[TEXTO EXTRAÍDO]:
#####

Os anos de atendimento como filósofo clínico* me levaram a conhecer muitas pessoas que usavam medicamentos psiquiátricos ou gostariam que seus filhos, cônjuges, amigos, colegas de trabalho, entre outros, os usassem. Algo presente de modo convencionalmente aceito na sociedade – o que chamaremos aqui de princípios de verdade – é pensar o remédio como benefício. Afinal, ele deixa a pessoa “bem”.
Na verdade, a medicação voltada para os ditos “transtornos mentais” de vários espectros tornou-se tão presente quanto o uso de dipirona para dor de cabeça. Usam, por exemplo, o clonazepam (rivotril) para dormir e evitar a “ansiedade” como quem toma um chá de camomila. Há quem recorra ao cloridrato de metilfenidato (ritalina) quando precisa se concentrar em uma atividade, como os estudos, evitando o “déficit de atenção”. A venda desses produtos deve ocorrer sob prescrição médica, mas o acesso não é tão difícil quanto se pensa.
Hoje, há pais procurando ajuda medicamentosa para deixar seus filhos mais dóceis dentro de casa; professores indicando psiquiatras para seus alunos ficarem menos bagunceiros na escola; patrões sugerindo aos funcionários um acompanhamento médico para renderem mais no trabalho. Assim, seguem as atrocidades para as pessoas se conformarem forçadamente com o meio onde vivem.

#####

(Entradas de dados salvas)
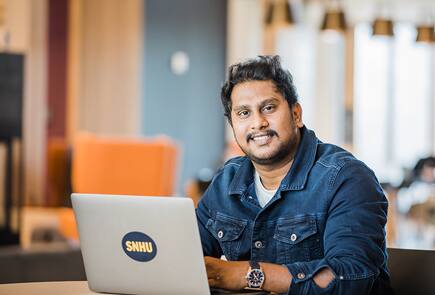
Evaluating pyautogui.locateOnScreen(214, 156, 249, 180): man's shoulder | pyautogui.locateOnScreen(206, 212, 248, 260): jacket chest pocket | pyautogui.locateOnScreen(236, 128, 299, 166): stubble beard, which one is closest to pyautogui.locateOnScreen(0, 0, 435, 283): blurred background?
pyautogui.locateOnScreen(214, 156, 249, 180): man's shoulder

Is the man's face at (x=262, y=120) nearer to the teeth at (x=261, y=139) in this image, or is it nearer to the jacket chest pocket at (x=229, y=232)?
the teeth at (x=261, y=139)

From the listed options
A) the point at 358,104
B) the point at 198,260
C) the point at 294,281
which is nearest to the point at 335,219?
the point at 294,281

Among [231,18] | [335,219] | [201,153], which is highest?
[231,18]

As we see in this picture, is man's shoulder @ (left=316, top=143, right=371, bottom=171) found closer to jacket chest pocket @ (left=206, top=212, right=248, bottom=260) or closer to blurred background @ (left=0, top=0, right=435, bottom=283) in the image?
jacket chest pocket @ (left=206, top=212, right=248, bottom=260)

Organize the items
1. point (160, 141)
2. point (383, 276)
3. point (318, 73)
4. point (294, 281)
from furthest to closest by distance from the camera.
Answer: point (318, 73), point (160, 141), point (383, 276), point (294, 281)

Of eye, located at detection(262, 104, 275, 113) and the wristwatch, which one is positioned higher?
eye, located at detection(262, 104, 275, 113)

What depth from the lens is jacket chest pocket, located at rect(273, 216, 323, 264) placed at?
8.45 ft

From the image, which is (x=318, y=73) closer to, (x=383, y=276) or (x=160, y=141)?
(x=160, y=141)

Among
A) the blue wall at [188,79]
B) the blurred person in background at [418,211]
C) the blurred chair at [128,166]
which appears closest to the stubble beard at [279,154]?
the blurred chair at [128,166]

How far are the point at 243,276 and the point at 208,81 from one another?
10.0m

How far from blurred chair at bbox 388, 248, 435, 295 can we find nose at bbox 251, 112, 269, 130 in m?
0.51

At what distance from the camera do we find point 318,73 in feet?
41.7

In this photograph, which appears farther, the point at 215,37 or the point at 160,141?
the point at 215,37

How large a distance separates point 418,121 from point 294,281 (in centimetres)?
1233
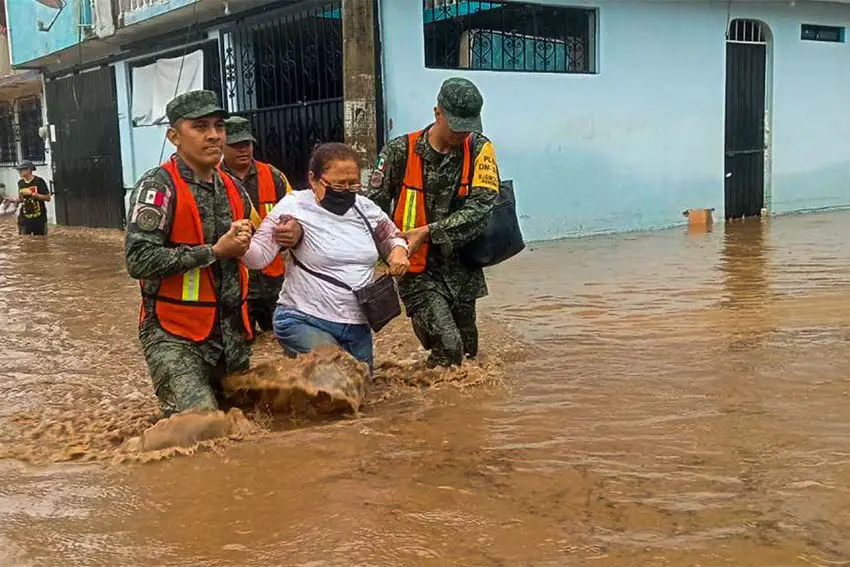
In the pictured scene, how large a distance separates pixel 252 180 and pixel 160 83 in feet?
29.7

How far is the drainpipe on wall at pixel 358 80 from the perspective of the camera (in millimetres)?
9695

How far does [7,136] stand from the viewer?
23797 millimetres

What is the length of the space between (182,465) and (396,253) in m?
→ 1.41

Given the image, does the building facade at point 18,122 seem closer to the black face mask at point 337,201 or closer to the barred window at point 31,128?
the barred window at point 31,128

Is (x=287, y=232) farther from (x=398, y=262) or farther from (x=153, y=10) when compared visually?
(x=153, y=10)

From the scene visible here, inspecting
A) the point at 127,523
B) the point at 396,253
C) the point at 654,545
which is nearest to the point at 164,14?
the point at 396,253

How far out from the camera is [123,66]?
15.3 m

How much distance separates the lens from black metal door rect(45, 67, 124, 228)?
16188 mm

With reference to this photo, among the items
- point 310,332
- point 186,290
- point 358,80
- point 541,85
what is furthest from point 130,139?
point 186,290

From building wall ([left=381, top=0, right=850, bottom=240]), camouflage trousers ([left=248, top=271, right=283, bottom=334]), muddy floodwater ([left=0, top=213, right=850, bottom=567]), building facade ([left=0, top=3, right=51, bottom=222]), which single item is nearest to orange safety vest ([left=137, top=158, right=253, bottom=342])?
muddy floodwater ([left=0, top=213, right=850, bottom=567])

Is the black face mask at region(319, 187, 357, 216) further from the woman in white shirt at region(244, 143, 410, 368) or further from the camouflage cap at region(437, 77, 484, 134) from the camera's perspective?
the camouflage cap at region(437, 77, 484, 134)

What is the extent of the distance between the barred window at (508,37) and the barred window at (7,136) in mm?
16459

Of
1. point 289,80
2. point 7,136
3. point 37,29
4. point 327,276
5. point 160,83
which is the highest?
point 37,29

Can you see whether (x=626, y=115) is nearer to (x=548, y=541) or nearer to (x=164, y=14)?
(x=164, y=14)
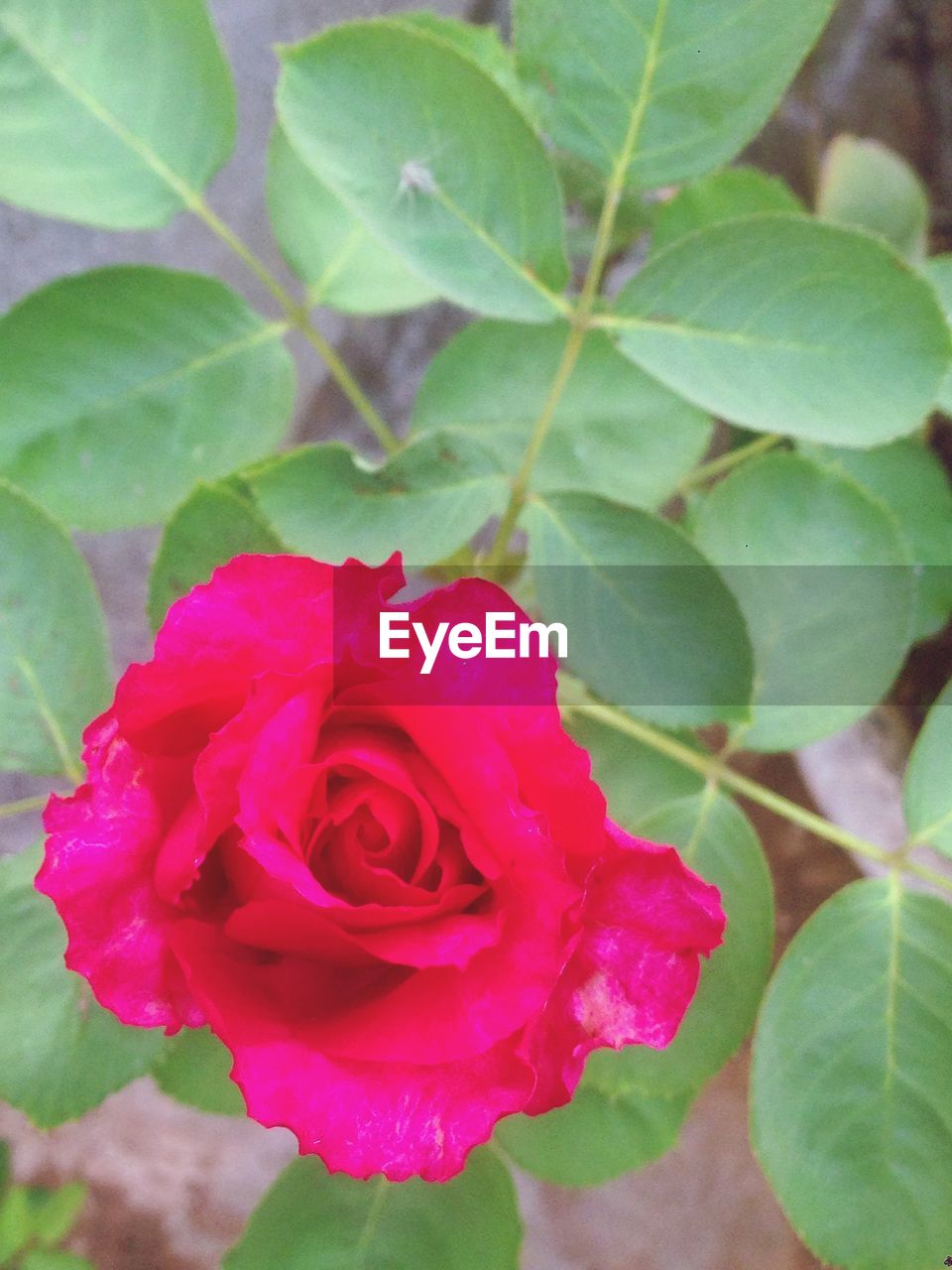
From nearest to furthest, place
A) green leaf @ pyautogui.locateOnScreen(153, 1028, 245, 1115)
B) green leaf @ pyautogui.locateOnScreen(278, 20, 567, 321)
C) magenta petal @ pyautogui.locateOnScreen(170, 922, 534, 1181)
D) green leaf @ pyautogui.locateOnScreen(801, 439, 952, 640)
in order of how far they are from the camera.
Answer: magenta petal @ pyautogui.locateOnScreen(170, 922, 534, 1181), green leaf @ pyautogui.locateOnScreen(278, 20, 567, 321), green leaf @ pyautogui.locateOnScreen(153, 1028, 245, 1115), green leaf @ pyautogui.locateOnScreen(801, 439, 952, 640)

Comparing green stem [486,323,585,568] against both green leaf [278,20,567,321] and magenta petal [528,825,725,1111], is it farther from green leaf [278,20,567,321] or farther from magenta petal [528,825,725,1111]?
magenta petal [528,825,725,1111]

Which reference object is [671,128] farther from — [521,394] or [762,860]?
[762,860]

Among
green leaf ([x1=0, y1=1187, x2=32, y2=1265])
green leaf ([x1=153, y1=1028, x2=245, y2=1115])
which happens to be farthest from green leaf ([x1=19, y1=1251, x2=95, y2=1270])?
green leaf ([x1=153, y1=1028, x2=245, y2=1115])

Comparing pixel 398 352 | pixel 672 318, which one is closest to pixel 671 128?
pixel 672 318

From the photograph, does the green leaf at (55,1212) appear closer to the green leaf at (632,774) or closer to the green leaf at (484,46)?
the green leaf at (632,774)

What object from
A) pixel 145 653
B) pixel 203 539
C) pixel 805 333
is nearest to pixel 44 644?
pixel 203 539

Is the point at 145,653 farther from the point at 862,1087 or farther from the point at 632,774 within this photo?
the point at 862,1087

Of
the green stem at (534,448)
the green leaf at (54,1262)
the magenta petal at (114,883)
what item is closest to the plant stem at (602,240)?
the green stem at (534,448)
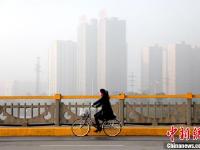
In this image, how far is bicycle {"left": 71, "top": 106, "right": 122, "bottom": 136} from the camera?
13.7m

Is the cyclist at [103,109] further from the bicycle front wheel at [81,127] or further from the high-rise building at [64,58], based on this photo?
the high-rise building at [64,58]

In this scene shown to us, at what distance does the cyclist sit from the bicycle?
0.55ft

#####

[AÇÕES NECESSÁRIAS]:
• 1. Liste todos os medicamentos citados pelo nome no texto sobre medicamentos psiquiátricos.
• 2. Transcreva do texto sobre medicamentos psiquiátricos o trecho que começa nas palavras "Hoje, há pais" e para após "meio onde vivem.".
• 3. Continue o texto sobre medicamentos psiquiátricos a partir do ponto em que ele termina.
Os registros não têm relação com o texto sobre medicamentos psiquiátricos.

[RESPOSTAS DADAS]:
• 1. dipirona; clonazepam (rivotril); cloridrato de metilfenidato (ritalina)

• 2.
Hoje, há pais procurando ajuda medicamentosa para deixar seus filhos mais dóceis dentro de casa; professores indicando psiquiatras para seus alunos ficarem menos bagunceiros na escola; patrões sugerindo aos funcionários um acompanhamento médico para renderem mais no trabalho. Assim, seguem as atrocidades para as pessoas se conformarem forçadamente com o meio onde vivem.

• 3.
Certa vez, atendi a um casal por um tempo. Após algumas sessões, o marido me pediu para convencer sua esposa a procurar um psiquiatra ou voltar a tomar uma medicação para “ficar mais calma”. Ela, após meses tendo de lidar com situações difíceis no trabalho e em casa, havia começado a cobrar posicionamentos do marido. Acostumado com a vida até aquele momento, ele passou a se incomodar com a cobrança. Estava “tudo tão bem” até aquele momento. Se ela estava reclamando, pensou ele, certamente era um “desequilíbrio mental” possível de ser restabelecido pelo medicamento. Ela precisava de um remédio para voltar a ser “domesticada”.
Com esses princípios de verdade presentes na sociedade, surge a inquietação diante de quem não demonstra ser “normal”. Hoje, características fora desse parâmetro são justificadas com os diagnósticos mais comuns: Transtorno do Espectro Autista, Transtorno de Déficit de Atenção e Hiperatividade, Transtorno de Ansiedade Generalizada, Transtorno Depressivo Recorrente etc. Após identificados, servem para “explicar” características antes tidas como “esquisitas” nas relações. Todas elas passíveis de certo controle a partir de uma medicação. Enfim, justificado e devidamente medicado.
Mas, tais características não são somente um conjunto de sintomas a serem enquadrados na Classificação Internacional de Doenças (CID-11) ou no Manual Diagnóstico e Estatístico de Transtornos Mentais (DSM-5). Eles podem mostrar aspectos do indivíduo clamando para serem trabalhados. Quando não uma inquietação diante de circunstâncias ou pré-juízos que precisam ser mudados, podem se referir a características ou modos de ser – estrutura de pensamento – contidos na periferia da própria existência por parte ou toda uma vida reivindicando expressividade.
Pode ser a singularidade em busca de ser quem é, distante dos ditames da normalidade. Em busca de certa selvageria na expressividade, com o risco de mostrar aos adeptos do comportamento domesticado, outros modos de manifestar suas características e comportamentos únicos. Talvez, levando seus convivas a perceber, em si, periferias aguardando a oportunidade para aparecer, mostrando que é normal ser singular.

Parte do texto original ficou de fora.